[Some records]
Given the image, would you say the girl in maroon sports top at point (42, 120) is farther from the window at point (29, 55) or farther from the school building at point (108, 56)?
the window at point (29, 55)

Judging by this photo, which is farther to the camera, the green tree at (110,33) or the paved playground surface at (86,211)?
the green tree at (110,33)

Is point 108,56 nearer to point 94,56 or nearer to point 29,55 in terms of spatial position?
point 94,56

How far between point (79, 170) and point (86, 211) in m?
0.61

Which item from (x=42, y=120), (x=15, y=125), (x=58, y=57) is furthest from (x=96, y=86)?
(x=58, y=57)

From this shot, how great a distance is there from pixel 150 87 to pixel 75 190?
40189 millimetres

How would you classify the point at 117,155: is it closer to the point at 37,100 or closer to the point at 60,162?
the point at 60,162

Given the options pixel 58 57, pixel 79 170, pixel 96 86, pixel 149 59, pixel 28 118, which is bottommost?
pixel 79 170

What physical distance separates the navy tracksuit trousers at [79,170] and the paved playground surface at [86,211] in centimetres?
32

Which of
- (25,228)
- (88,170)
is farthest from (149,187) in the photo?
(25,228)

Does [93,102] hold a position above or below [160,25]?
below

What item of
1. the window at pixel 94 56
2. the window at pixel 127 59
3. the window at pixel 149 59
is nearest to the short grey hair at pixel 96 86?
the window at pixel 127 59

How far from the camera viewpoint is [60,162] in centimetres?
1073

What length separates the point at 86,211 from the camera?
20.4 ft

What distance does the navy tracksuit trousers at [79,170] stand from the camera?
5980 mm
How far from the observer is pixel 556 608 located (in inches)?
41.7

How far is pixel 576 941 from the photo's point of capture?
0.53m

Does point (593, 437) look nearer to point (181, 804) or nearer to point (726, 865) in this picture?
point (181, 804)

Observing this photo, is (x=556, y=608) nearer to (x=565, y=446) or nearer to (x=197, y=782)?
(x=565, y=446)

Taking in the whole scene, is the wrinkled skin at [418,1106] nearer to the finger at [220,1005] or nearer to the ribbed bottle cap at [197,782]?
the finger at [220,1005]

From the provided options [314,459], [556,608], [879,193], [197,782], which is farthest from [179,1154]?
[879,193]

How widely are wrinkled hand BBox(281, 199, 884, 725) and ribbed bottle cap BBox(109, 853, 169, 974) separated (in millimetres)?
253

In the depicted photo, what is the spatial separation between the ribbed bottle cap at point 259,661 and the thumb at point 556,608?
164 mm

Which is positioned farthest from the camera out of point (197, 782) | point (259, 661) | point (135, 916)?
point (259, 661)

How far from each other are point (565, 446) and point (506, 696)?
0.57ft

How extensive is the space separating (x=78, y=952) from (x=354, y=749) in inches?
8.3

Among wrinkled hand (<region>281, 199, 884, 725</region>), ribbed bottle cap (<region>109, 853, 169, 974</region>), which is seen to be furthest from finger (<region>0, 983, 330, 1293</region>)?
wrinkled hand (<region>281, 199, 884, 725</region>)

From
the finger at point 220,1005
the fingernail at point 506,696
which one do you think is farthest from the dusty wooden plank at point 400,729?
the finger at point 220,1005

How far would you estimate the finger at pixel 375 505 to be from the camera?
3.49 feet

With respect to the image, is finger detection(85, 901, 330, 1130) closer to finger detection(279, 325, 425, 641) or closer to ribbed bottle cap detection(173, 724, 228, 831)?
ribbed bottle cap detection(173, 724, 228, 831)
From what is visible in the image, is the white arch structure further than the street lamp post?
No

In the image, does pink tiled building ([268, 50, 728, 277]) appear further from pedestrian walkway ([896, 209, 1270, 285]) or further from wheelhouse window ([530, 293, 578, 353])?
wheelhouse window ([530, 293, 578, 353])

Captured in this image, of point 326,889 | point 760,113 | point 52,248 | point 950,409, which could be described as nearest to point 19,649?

> **PROBLEM STATEMENT**: The lines to quote run from the one containing "Does point (593, 437)" through the final line of the material above; please give them exactly, both ends included, and nothing else.

> **RIGHT ANSWER**:
Does point (593, 437) look nearer to point (181, 804) or nearer to point (726, 865) in this picture?
point (181, 804)

Observing this photo, is (x=556, y=608) nearer to (x=565, y=446) or nearer to (x=197, y=782)?
(x=565, y=446)

Taking in the whole scene, is the wrinkled skin at [418,1106] nearer to the finger at [220,1005] or nearer to the ribbed bottle cap at [197,782]?
the finger at [220,1005]

From the provided options [314,459], [556,608], [879,193], [197,782], which is farthest from [179,1154]?
[879,193]

How widely are wrinkled hand BBox(281, 199, 884, 725) and ribbed bottle cap BBox(109, 853, 169, 974) separated (in millimetres)?
253

In the depicted photo, what is the spatial separation between the ribbed bottle cap at point 259,661 and the thumb at point 556,608?
164 mm

Which is positioned farthest from the camera out of point (197, 782) | point (259, 661) | point (135, 916)?
point (259, 661)

How far from each other are point (565, 446) and point (506, 696)?
0.57ft

How extensive is the space separating (x=78, y=952) from (x=354, y=749) in inches?
8.3

Among wrinkled hand (<region>281, 199, 884, 725</region>), ribbed bottle cap (<region>109, 853, 169, 974</region>), which is seen to be furthest from finger (<region>0, 983, 330, 1293</region>)?
wrinkled hand (<region>281, 199, 884, 725</region>)

From
the finger at point 220,1005
the fingernail at point 506,696
which one do you think is farthest from the dusty wooden plank at point 400,729?
the finger at point 220,1005

How far would you estimate the finger at pixel 375 505 to be from the camera?
3.49 feet

With respect to the image, is finger detection(85, 901, 330, 1130) closer to finger detection(279, 325, 425, 641) or closer to ribbed bottle cap detection(173, 724, 228, 831)?
ribbed bottle cap detection(173, 724, 228, 831)
From what is visible in the image, is the white arch structure further than the street lamp post?
No

In the image, does pink tiled building ([268, 50, 728, 277]) appear further from pedestrian walkway ([896, 209, 1270, 285]) or further from wheelhouse window ([530, 293, 578, 353])?
wheelhouse window ([530, 293, 578, 353])

Captured in this image, of point 326,889 | point 760,113 | point 52,248 | point 950,409, which could be described as nearest to point 19,649?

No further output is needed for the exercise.